Finding ways to reduce stress in your life can improve your libido and your overall well-being.
Marilyn Nieves via Getty Images
Finding ways to reduce stress in your life can improve your libido and your overall well-being.

Finding ways to alleviate stress may increase your desire for sex and make you happier and healthier overall. For example, Wise recommends daily breathing exercises to “access the healing power of the parasympathetic ‘restorative’ state.”

“Most of us spend most of our time in ‘fight-or-flight,’ which is when the body pumps out stress hormones that aren’t meant to be flooding us so consistently,” she said. “This perpetual state of hormonal stress erodes our sense of well-being and can put a kibosh on our sex drives, to boot.”

Take five minutes once or twice a day to do this practice. First, find a quiet spot to sit and “give yourself permission to be exactly as you are and for the moment to be exactly as it is,” Wise said. This is also known as radical acceptance.
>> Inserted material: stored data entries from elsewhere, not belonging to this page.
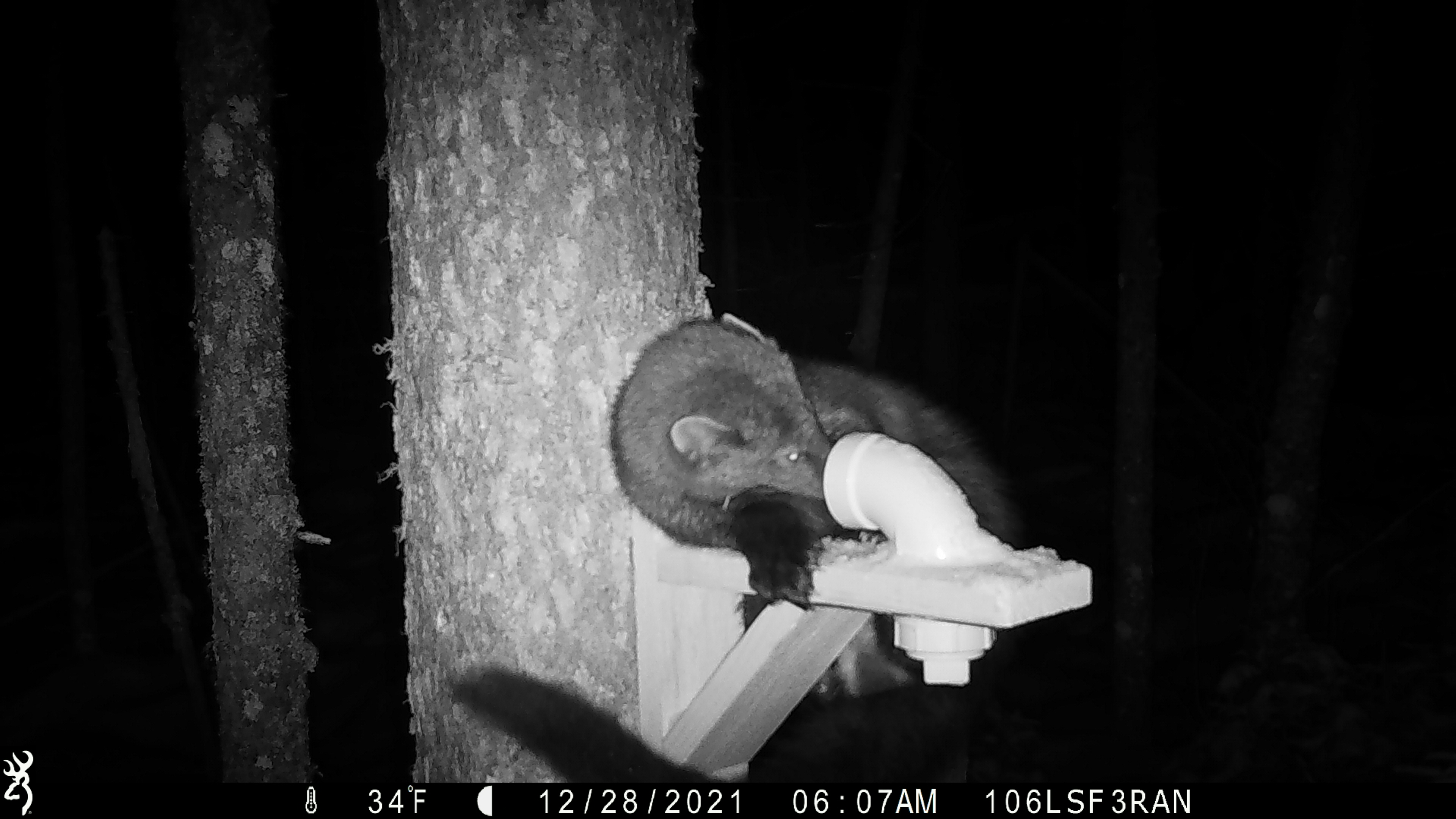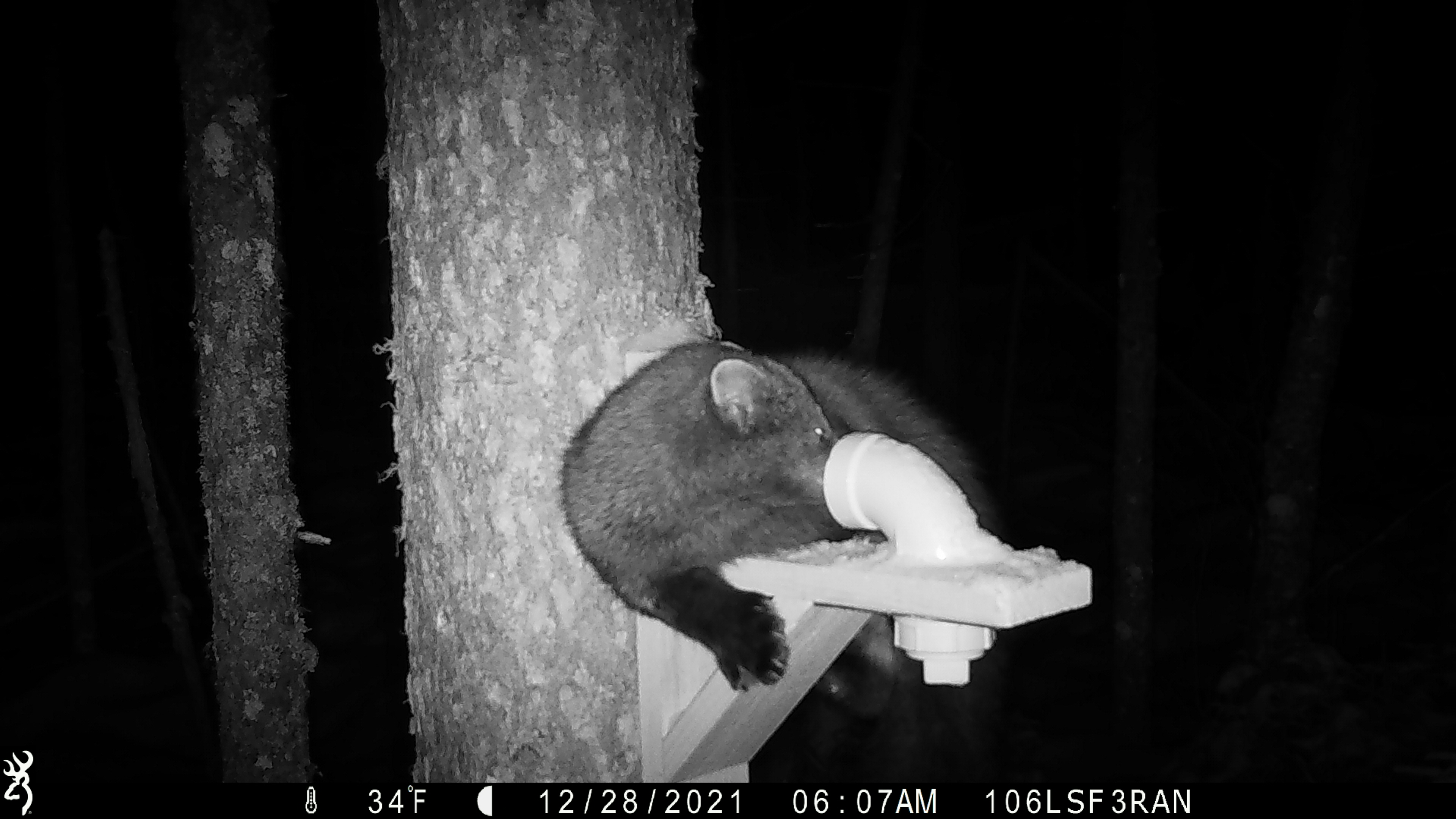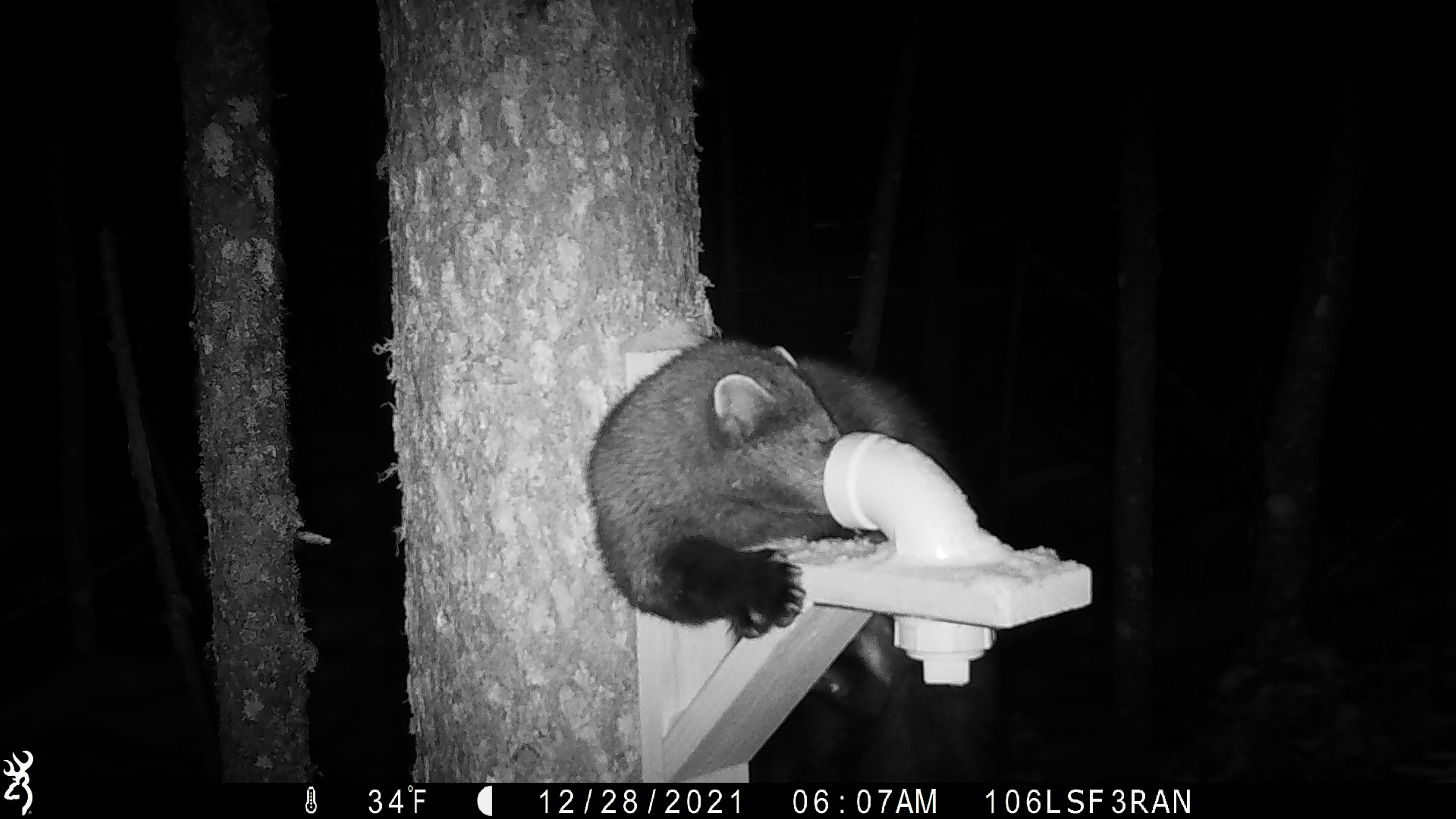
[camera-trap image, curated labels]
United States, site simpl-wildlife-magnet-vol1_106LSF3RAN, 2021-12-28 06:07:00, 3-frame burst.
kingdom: Animalia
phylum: Chordata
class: Mammalia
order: Carnivora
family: Mustelidae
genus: Pekania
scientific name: Pekania pennanti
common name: fisher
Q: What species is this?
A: Fisher (Pekania pennanti).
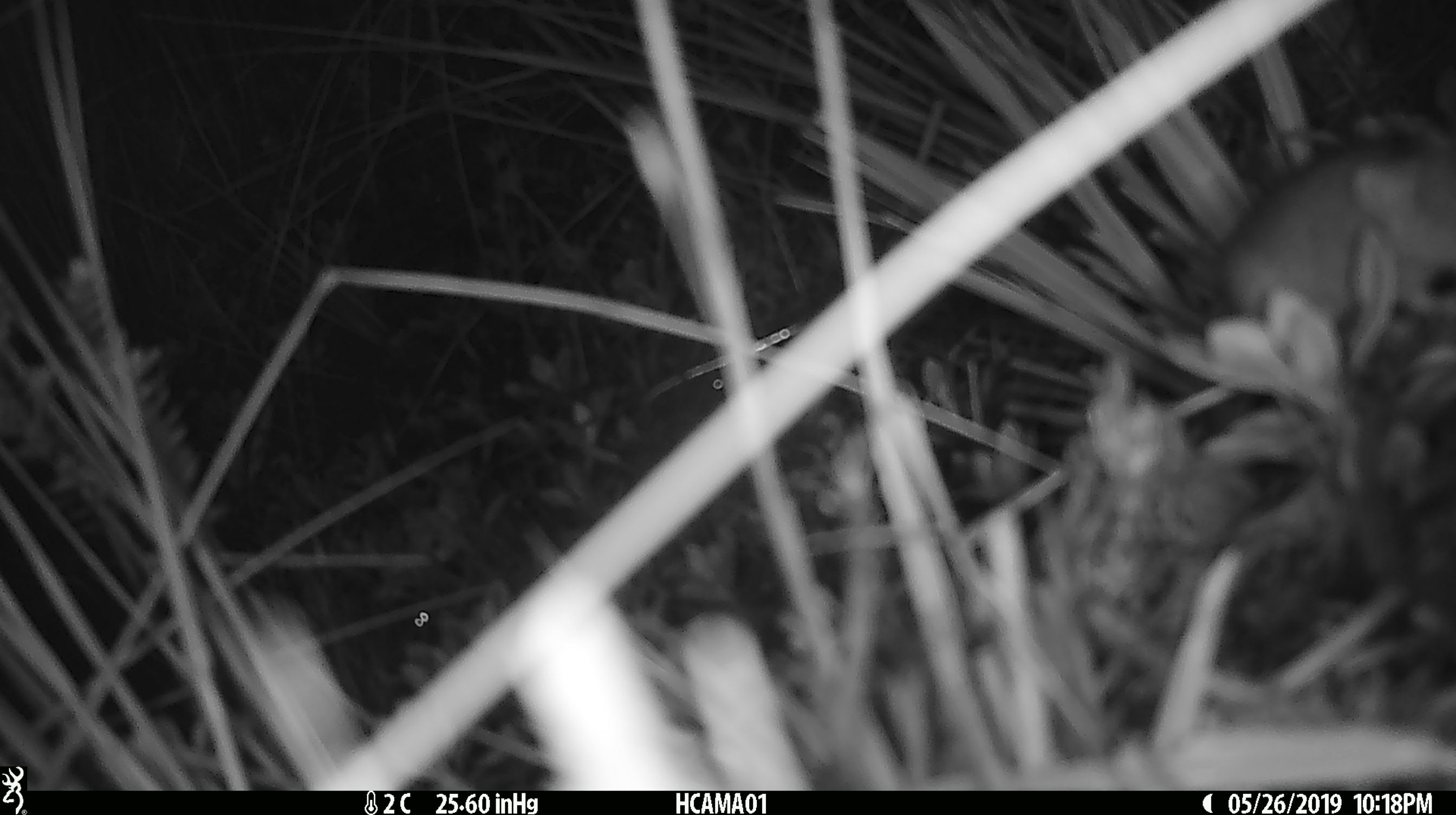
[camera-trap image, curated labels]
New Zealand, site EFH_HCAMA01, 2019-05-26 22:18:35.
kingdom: Animalia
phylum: Chordata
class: Mammalia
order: Rodentia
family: Muridae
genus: Mus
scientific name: Mus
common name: mouse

“By giving yourself permission to start from where you are, you can loosen and soften a whole lot of the stress we accumulate when we resist what is,” she said.

Then take a long, smooth inhalation through your nose and a long soft exhalation.

“When you make your exhalation longer than the inhalation, your brilliant body shifts your nervous system into the restorative mode, your heart slows down, and your stress hormones decrease,” Wise said.

When stress crops up throughout the day, consider that your cue to slow your breathing.

“You may find that this simple practice becomes a wonderful new habit that enhances overall well-being and helps you tune into your lust for life — both in and out of the bedroom,” Wise said. ”Remember, pleasure isn’t a luxury. It’s a necessity for a healthy mind and body and a life worth living!”